Rows from a spatial reasoning dataset
══════════════════════════════

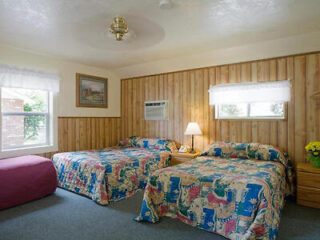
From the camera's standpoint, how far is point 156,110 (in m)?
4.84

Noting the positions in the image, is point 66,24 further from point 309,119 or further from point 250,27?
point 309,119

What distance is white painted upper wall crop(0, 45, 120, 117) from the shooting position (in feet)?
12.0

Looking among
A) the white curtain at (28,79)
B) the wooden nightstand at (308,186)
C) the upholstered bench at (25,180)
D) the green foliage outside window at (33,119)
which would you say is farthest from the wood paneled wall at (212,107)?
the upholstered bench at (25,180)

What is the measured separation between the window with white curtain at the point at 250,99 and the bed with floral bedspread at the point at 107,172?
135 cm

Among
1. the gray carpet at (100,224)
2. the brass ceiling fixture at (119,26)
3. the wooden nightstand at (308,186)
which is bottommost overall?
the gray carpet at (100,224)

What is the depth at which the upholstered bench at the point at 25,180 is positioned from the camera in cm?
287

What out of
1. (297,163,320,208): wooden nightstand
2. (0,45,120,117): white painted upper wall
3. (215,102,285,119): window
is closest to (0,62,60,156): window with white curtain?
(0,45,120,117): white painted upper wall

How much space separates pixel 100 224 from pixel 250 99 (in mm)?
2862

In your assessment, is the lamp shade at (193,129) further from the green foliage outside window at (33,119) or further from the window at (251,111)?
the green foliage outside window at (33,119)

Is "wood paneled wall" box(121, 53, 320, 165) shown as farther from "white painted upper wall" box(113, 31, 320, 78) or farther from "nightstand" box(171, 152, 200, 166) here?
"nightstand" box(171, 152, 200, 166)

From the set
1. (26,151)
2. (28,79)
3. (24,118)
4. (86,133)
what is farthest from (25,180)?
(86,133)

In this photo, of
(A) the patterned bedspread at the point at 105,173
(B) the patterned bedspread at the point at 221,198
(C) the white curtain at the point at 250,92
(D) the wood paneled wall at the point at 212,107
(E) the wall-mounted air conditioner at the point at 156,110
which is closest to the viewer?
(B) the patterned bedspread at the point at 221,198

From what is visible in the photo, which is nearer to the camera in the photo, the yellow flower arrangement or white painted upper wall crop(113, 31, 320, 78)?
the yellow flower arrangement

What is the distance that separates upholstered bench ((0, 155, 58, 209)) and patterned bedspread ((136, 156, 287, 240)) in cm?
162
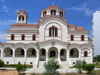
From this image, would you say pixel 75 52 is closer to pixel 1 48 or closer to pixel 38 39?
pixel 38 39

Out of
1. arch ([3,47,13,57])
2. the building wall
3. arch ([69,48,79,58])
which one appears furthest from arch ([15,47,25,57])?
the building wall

══════════════════════════════

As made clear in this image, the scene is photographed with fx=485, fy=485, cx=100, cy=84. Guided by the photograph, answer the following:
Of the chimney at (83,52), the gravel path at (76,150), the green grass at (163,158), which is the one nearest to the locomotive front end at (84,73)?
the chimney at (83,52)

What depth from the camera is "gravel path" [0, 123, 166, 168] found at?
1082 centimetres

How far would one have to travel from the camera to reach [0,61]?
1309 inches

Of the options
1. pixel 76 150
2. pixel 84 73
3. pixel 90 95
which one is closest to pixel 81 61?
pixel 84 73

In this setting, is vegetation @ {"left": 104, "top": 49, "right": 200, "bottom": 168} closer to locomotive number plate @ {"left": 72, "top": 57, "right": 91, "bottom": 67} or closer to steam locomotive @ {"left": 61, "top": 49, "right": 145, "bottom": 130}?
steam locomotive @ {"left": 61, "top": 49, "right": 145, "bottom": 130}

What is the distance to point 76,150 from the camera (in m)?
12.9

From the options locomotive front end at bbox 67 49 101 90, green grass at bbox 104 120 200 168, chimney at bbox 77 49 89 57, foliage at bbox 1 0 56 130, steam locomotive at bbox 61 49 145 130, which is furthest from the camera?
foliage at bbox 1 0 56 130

══════════════════════════════

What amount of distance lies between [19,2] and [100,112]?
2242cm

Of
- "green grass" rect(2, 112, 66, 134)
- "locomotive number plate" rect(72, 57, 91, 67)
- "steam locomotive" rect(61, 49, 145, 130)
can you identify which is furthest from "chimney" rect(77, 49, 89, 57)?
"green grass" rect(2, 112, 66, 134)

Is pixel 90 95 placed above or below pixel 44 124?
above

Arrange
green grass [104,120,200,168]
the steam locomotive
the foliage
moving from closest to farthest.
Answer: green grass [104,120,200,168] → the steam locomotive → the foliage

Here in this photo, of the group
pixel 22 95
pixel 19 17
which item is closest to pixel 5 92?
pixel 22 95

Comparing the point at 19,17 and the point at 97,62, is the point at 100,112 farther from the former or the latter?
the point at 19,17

══════════════════════════════

# [What is needed]
List every line in the listing above that contains the string "separates". Matching is case-sensitive.

# [Output for this task]
How much space separates pixel 100 224 from pixel 250 99 (in mm)?
What is the distance that separates upholstered bench ((0, 155, 58, 209)) and patterned bedspread ((136, 156, 287, 240)) in cm?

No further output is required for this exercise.